## MATERIAL FOR THE TASK
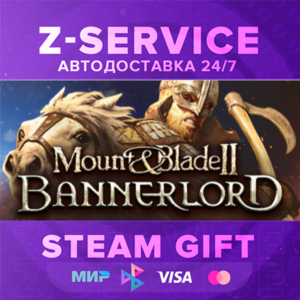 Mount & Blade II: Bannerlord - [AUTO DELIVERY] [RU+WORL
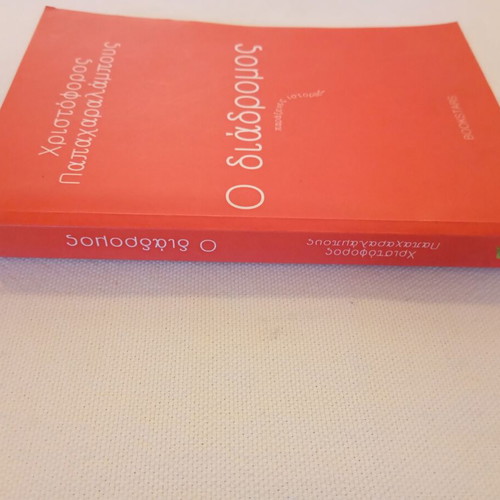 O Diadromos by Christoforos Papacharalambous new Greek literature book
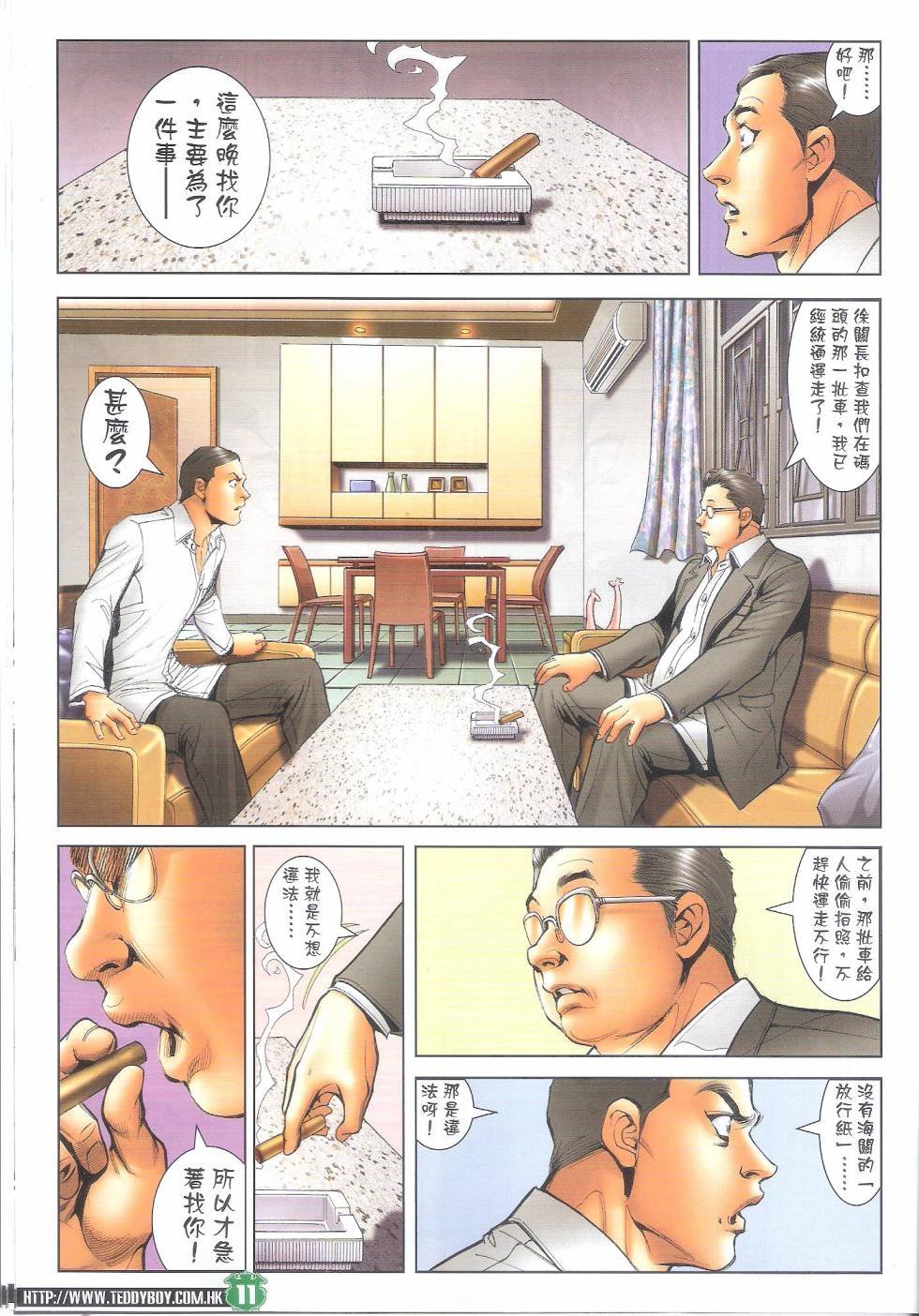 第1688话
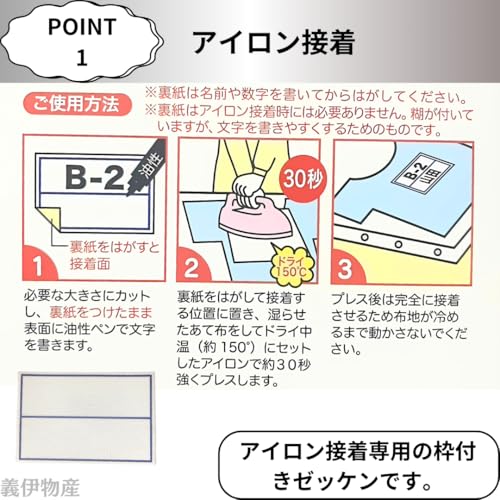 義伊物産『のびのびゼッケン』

...

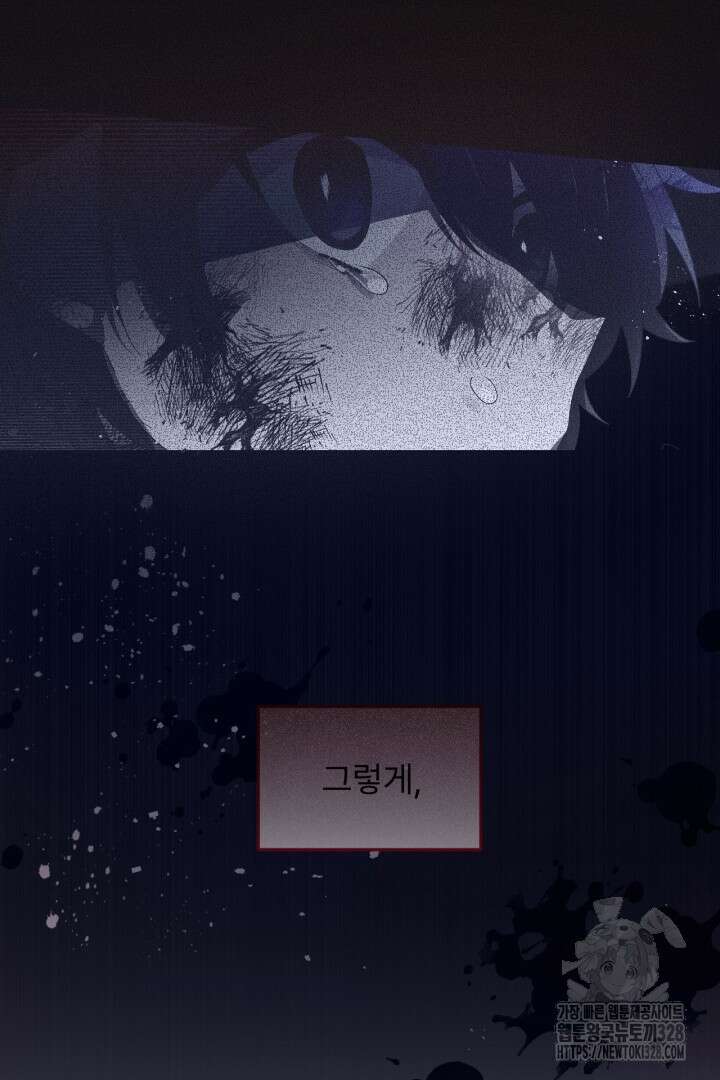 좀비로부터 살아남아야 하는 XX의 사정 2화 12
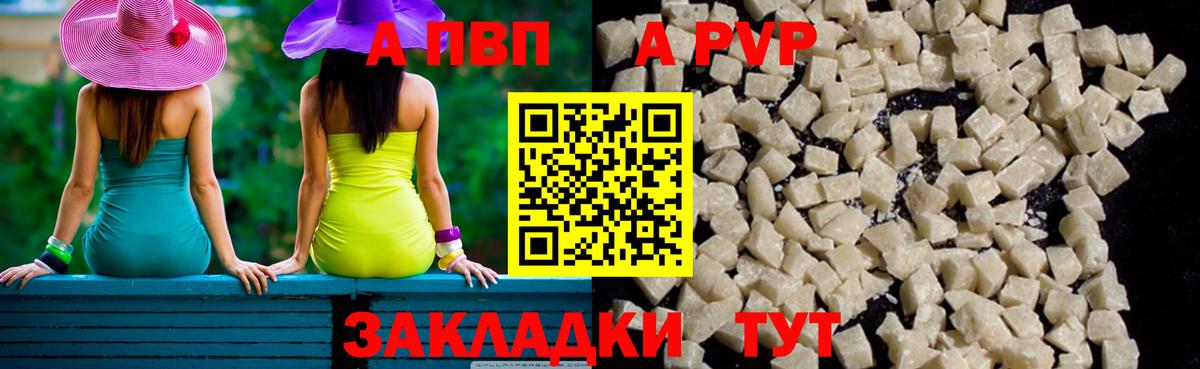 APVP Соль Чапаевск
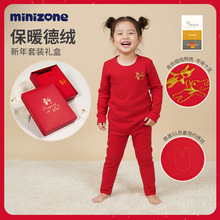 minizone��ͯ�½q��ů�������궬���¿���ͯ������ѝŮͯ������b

## TASK BRIEF
Convert the listing into a JSON list of strings, one string per line, beginning with the line that contains "Mount & Blade" and continuing through the line that contains "義伊物産『のびのびゼッケン』". Include only those lines, skip blank lines, and leave the pictures out.

## WRITTEN RESPONSE
[
  " Mount & Blade II: Bannerlord - [AUTO DELIVERY] [RU+WORL",
  " O Diadromos by Christoforos Papacharalambous new Greek literature book",
  " 第1688话",
  " 義伊物産『のびのびゼッケン』"
]